My boys, who are 6 and 8, are very physical. When they can’t be outside, they are constantly wrestling with each other, making noise or running around the house. What should I do to get them to behave better?

Not long ago, as I was walking through an outdoor mall, I noticed that nearly every child I saw was spinning in circles, hopping backwards or touching whatever they passed — nearly always while scolded by a parent. “Can’t you walk in a straight line?” “Come here!” “Don’t touch that!”

While I felt empathy for these parents’ predicament — wanting to keep their children close and safe — I also smiled. Their kids were doing what they were supposed to do: engaging with the world around them with curiosity and enthusiasm. Here are my thoughts about parenting your active boys:

  • Remember that children are not miniature adults. They are reasonably new inhabitants of the planet, programmed to discover all they can about the world around them. For some, that takes place through reading or making art, but for many children, learning about the world is a very physical experience. Rather than seeing your boys as misbehaving, recognize how healthy it is that they are so engaged with life! Simply making this shift in your mental outlook will help you rein them in when necessary, without shaming them for “being bad.”
  • Reflect on your own childhood. Often, parents find themselves particularly uncomfortable when their children behave in ways that were forbidden in their own childhood. Were you allowed to get a little wild and crazy when you were growing up, or did your parents lecture and criticize you if you made noise? We get to choose which of our parents’ qualities and standards we want to incorporate into our own parenting lives, and which do not resonate with us.
  • Provide safe outlets to express big feelings. Some children manifest pent-up anxiety in physical ways; boys, particularly, may be less comfortable verbally telling you about their hurts, worries or frustrations. There are wonderful toys that will give your boys permission to feel and express their emotions. A hollow plastic bat can be great for hitting a paper bag stuffed with newspaper hung from a tree. Or you may want to get a Bop Bag — an inflatable toy with sand at the bottom that bounces back up when they hit it.
  • Join with them for short periods of quiet play. Choose a few quiet activities with your boys — puzzles, Legos, art activities, card games — and set a routine of 10 minutes of floor play each afternoon. Gradually build that time, encouraging them to play without your participation for some of the time.
  • Keep your sense of humor… and be realistic. As one mother of five recently posted on my Facebook page, “Wait… aren’t fidgety kids just boys? I’m a mama of five young boys, and they’re always moving, no matter if I’m teaching them phonics or they’re coloring or we’re doing our mindfulness exercises. ‘Sit still’ doesn’t usually get said in our house!”

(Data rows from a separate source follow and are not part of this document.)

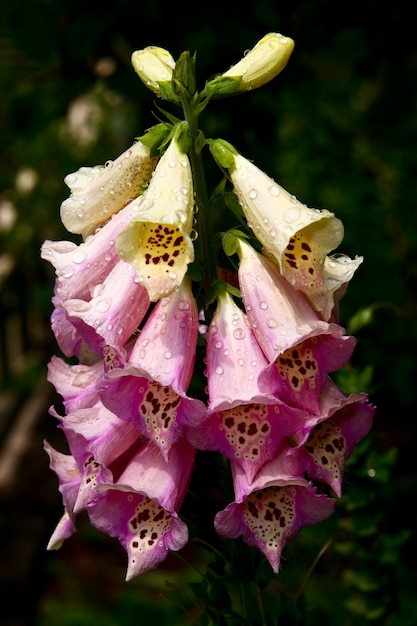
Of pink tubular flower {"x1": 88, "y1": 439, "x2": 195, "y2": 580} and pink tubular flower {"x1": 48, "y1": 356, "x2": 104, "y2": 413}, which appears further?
pink tubular flower {"x1": 48, "y1": 356, "x2": 104, "y2": 413}

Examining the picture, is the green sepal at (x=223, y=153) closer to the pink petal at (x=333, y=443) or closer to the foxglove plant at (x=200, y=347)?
the foxglove plant at (x=200, y=347)

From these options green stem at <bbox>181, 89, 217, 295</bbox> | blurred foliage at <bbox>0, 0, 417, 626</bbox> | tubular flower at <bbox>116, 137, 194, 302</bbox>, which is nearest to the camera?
tubular flower at <bbox>116, 137, 194, 302</bbox>

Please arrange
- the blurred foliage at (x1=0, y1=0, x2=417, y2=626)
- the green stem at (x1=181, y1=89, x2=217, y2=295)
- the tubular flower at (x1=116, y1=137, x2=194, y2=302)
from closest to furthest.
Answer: the tubular flower at (x1=116, y1=137, x2=194, y2=302) < the green stem at (x1=181, y1=89, x2=217, y2=295) < the blurred foliage at (x1=0, y1=0, x2=417, y2=626)

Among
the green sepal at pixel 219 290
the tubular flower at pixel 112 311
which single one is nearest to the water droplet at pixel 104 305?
the tubular flower at pixel 112 311

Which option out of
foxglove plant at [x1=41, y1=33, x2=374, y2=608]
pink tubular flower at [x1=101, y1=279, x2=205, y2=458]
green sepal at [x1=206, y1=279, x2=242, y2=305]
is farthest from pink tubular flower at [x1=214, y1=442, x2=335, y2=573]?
green sepal at [x1=206, y1=279, x2=242, y2=305]

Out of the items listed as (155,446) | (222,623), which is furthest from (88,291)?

In the not-too-distant past, children your sons’ ages were spending most of their time outdoors running, climbing and exploring all day long. Today’s children are exceptionally constrained, required to be quiet in class, line up in straight rows from recess and keep their hands to themselves all day long. While there is nothing wrong with helping children develop self-regulation, we must respect their innate need to wiggle, fidget and make noise. It can be exhausting to be around little boy energy all day, so also be sure you get the time you need to recharge with a little peace and quiet!